**TRECHO SELECIONADO**
A feira-livre pode ser compreendida como uma organização social autônoma (Cruz et al., 2022). Diferentemente das feiras mais recentes, que possuem denominação específica - como feira da agricultura familiar, feira agroecológica, feira ecológica, etc. -, na feira-livre é possível encontrar diferentes sujeitos trabalhando como feirantes. Nela há agricultores familiares, agricultores familiares intermediários, apenas intermediários, comerciantes de alimentos preparados, a exemplo do pastel de feira, além de comerciantes de roupas, adereços e produtos eletrônicos. Em suma, os feirantes são trabalhadores que têm a feira como fonte de renda principal ou complementar.

**TAREFA ESCRITA**
Estas afirmações concordam com o trecho sobre a feira-livre? (a) Na feira-livre só trabalham agricultores familiares. (b) Na feira-livre há quem venda produtos eletrônicos. (c) Para os feirantes, a feira é sempre a única fonte de renda. Responda sim ou não a cada uma e cite entre aspas as palavras do trecho que decidem.

**ITENS EXTRAÍDOS**
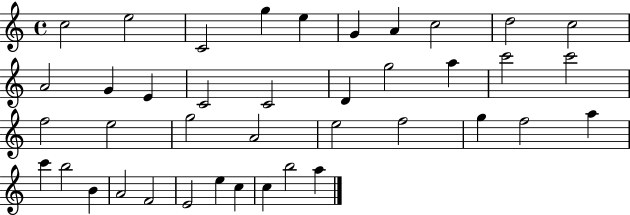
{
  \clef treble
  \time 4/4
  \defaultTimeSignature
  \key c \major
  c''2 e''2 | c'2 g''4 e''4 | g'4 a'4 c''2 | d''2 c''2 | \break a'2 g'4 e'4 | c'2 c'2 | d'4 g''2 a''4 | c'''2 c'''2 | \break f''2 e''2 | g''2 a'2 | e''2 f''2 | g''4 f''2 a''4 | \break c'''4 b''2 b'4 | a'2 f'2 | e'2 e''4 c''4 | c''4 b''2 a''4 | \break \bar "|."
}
...
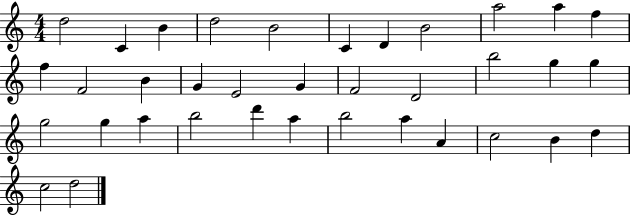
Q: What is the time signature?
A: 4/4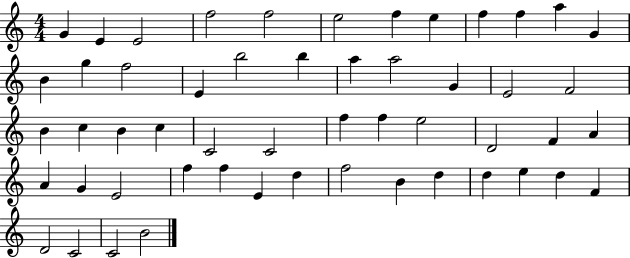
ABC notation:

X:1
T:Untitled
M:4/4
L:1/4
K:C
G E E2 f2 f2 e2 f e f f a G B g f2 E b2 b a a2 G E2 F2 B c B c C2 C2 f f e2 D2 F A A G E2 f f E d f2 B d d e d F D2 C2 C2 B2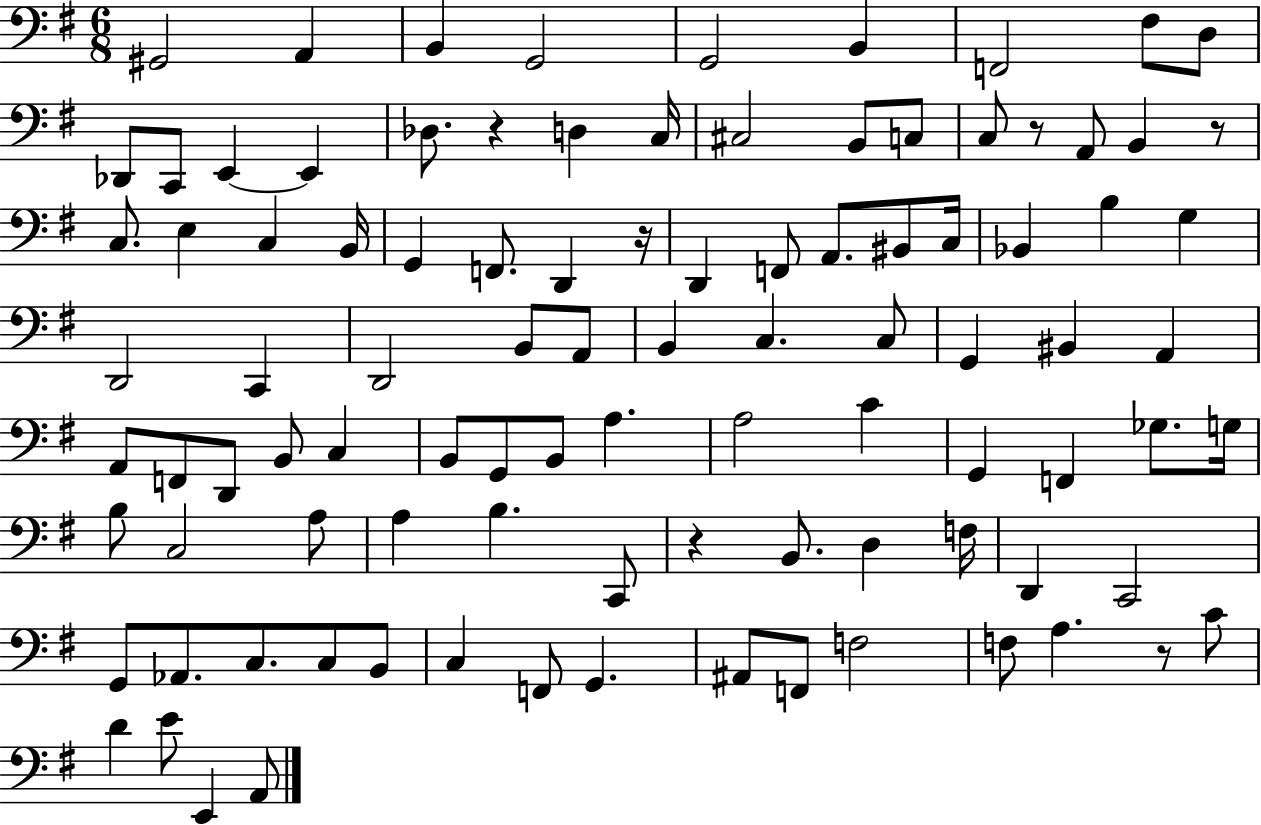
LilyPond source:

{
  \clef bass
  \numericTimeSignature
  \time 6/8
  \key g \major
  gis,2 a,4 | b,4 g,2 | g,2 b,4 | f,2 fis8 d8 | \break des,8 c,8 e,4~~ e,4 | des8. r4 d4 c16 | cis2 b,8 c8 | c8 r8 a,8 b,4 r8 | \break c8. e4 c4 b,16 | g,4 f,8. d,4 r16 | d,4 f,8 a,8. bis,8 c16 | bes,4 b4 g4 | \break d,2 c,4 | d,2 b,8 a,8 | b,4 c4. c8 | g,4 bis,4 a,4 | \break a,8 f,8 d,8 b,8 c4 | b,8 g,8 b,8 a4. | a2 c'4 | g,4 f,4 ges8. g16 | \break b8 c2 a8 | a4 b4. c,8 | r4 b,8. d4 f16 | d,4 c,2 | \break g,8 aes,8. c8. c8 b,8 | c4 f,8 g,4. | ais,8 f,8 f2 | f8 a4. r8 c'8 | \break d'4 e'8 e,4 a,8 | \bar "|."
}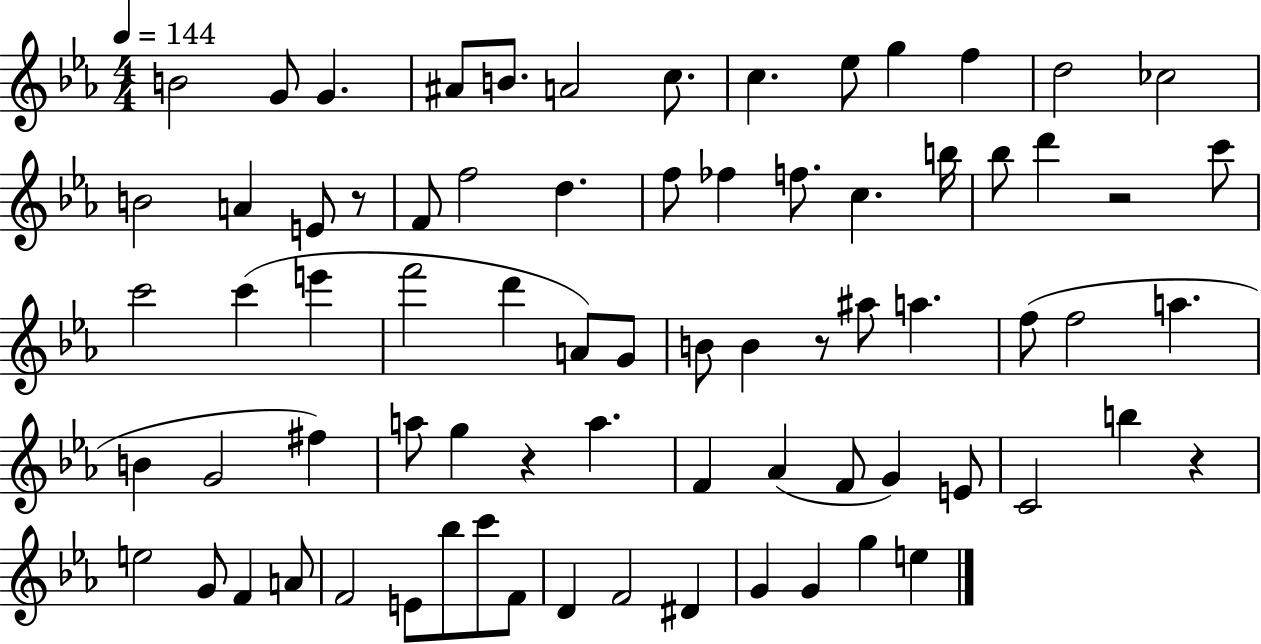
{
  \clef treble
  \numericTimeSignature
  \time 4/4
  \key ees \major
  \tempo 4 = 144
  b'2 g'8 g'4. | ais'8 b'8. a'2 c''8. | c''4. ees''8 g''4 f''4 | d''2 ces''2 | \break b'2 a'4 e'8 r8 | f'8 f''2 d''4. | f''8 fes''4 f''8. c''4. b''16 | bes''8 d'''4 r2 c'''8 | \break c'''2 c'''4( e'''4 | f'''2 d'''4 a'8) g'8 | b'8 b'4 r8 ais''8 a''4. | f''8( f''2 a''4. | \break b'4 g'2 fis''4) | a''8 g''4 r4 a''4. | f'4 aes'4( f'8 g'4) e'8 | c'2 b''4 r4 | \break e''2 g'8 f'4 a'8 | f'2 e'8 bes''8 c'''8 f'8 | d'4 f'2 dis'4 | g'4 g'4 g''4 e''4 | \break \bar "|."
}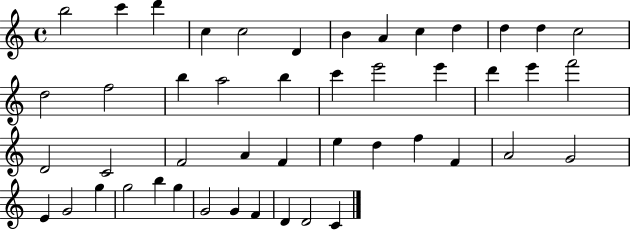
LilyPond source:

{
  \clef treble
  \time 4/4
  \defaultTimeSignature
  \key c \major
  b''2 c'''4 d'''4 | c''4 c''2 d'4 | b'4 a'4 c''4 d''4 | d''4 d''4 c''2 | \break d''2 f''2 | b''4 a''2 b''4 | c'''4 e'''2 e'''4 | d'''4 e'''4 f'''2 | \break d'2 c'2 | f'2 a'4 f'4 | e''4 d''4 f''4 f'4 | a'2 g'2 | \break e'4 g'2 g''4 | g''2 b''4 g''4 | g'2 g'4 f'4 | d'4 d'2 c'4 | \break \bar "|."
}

**RESPOSTA AO EXERCÍCIO**
(a) Não: "Nela há agricultores familiares, agricultores familiares intermediários, apenas intermediários, comerciantes de alimentos preparados".
(b) Sim: "além de comerciantes de roupas, adereços e produtos eletrônicos".
(c) Não: "os feirantes são trabalhadores que têm a feira como fonte de renda principal ou complementar".